Textauszug:
-*-
Dies sind Verbrechen der Vergangenheit. Denn den klassischen Banküberfall gibt es kaum noch, das hat gleich mehrere Gründe. Zuletzt stürmte ein Täter im Jahr 2019 die Bank in Fleckenberg. Der Täter verbarg sein Gesicht hinter einem Halstuch, roch stark nach Lack und wurde nie geschnappt – allerdings war auch die Beute gering: Die Angestellten händigten ihm einen geringen Geldbetrag „in Münzen“ aus. Ein Serientäter, der im Juli 2018 in Siedlinghausen zuschlug, wurde in Süddeutschland überführt und 2020 verurteilt.
Zahlen sinken landesweit
Fleckenberg und Siedlinghausen sind zwei von sieben Banküberfällen, die in den vergangenen zehn Jahren (2011 bis 2021) im HSK verübt wurden. In den sechs Jahren zuvor, zwischen 2004 (weiter sind die Zahlen nicht verfügbar) und 2010, waren es allein 17 Raubüberfälle auf Geldinstitute.
Hohes Risiko erwischt zu werden
Die Fallzahlen gehen seit Jahren in NRW deutlich zurück: Für das Jahr 2021 wurden vom Landeskriminalamt in Nordrhein-Westfalen elf Überfälle auf Geldinstitute, Postfilialen und -agenturen erfasst – nur fünf davon wurden vollendet, sechs Taten blieben beim Versuch. Knapp 20 Jahre vorher waren es noch 212 Fälle, davon 30 Versuche. Die Polizei in NRW klärte 2021 und 2020 mehr als 80 Prozent der Überfälle auf. Das Risiko für die wenigen Täter ist also auch noch extrem hoch.
-*-
Bereitgestelltes Material:
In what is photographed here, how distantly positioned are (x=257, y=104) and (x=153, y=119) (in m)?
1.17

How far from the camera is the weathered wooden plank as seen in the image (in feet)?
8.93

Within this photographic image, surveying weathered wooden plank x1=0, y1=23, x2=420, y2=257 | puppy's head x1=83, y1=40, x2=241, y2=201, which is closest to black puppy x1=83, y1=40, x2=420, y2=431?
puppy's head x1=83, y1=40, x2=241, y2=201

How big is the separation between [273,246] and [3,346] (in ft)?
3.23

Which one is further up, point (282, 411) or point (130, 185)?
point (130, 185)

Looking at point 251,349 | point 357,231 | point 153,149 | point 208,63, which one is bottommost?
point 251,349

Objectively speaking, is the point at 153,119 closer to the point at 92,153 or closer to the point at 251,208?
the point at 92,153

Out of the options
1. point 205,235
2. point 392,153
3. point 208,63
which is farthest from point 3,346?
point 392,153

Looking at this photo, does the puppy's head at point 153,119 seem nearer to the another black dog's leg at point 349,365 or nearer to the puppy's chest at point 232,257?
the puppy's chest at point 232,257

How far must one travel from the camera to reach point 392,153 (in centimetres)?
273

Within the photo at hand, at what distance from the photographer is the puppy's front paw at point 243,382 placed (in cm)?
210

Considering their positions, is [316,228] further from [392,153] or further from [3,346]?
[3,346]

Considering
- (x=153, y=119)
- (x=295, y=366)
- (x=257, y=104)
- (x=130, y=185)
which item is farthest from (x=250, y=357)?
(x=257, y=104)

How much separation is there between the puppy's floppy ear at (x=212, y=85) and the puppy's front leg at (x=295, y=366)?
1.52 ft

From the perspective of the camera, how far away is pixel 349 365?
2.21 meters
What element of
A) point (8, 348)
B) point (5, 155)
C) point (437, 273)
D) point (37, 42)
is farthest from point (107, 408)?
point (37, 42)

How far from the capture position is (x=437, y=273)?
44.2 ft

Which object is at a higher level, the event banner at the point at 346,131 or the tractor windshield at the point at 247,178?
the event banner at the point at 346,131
-*-
Zu bearbeitende Aufgaben:
A) Wie viele Überfälle auf Geldinstitute, Postfilialen und -agenturen erfasste das Landeskriminalamt in Nordrhein-Westfalen laut dem Text über Banküberfälle für das Jahr 2021?
B) Übersetze bitte den Satz „Die Polizei in NRW klärte 2021 und 2020 mehr als 80 Prozent der Überfälle auf.“ aus dem Text über Banküberfälle ins Englische.
C) Schreibe den Text über Banküberfälle im Anschluss an seinen letzten Satz weiter.

Gelöste Aufgaben:
A) Elf Überfälle.

B) In 2021 and 2020, the police in NRW solved more than 80 percent of the robberies.

C)
Weniger Bargeld in den Banken
„Die Sicherheitsvorkehrungen in den Banken haben sich stark verändert“, erklärt Polizeisprecher Volker Stracke, warum der klassische Bankraub fast nicht mehr stattfindet. Tresore öffnen sich zeitverzögert, Bankmitarbeiter können stillen Alarm an die Polizei melden, das Risiko sei den Tätern heutzutage zu hoch. Zudem seien die Bargeldbestände in den Banken niedriger als früher. Das bestätigt auch Simone Rohde, Sprecherin der Sparkasse Mitten im Sauerland: „Durch die Digitalisierung hat Bargeld an Bedeutung verloren, und Banken und Sparkassen haben weniger Bargeld vor Ort.“
Personal wird weiter geschult
Und dennoch wird das Personal weiter für Banküberfälle geschult: „Da uns die Sicherheit unserer Mitarbeiterinnen und Mitarbeiter wichtig ist, werden jährlich Schulungen zum Thema Überfälle durchgeführt. Auch für den Fall eines Stromausfalles sind wir und insbesondere unser Rechenzentrum (Sparkassen-Finanzinformatik) gut aufgestellt.“
Rückblende: Eversberg 1978
Rückblende. In Eversberg 1978 gibt es keine Überwachungskameras und auch keine Mobiltelefone. Sicherheitshalber schrauben die Bankräuber auch die Muscheln aus den Telefonhörern. Die Täter bedrohen die vier Bankangestellten mit Maschinenpistolen und schließen die Bankangestellten im Tresorraum ein. Eine Nachbarin kommt ihnen später zur Hilfe. Dass niemand am Schalter saß, war ihr seltsam vorgekommen. Erst dann kann der Filialleiter die Schutzpolizei mit dem Apparat im Tresorraum anrufen.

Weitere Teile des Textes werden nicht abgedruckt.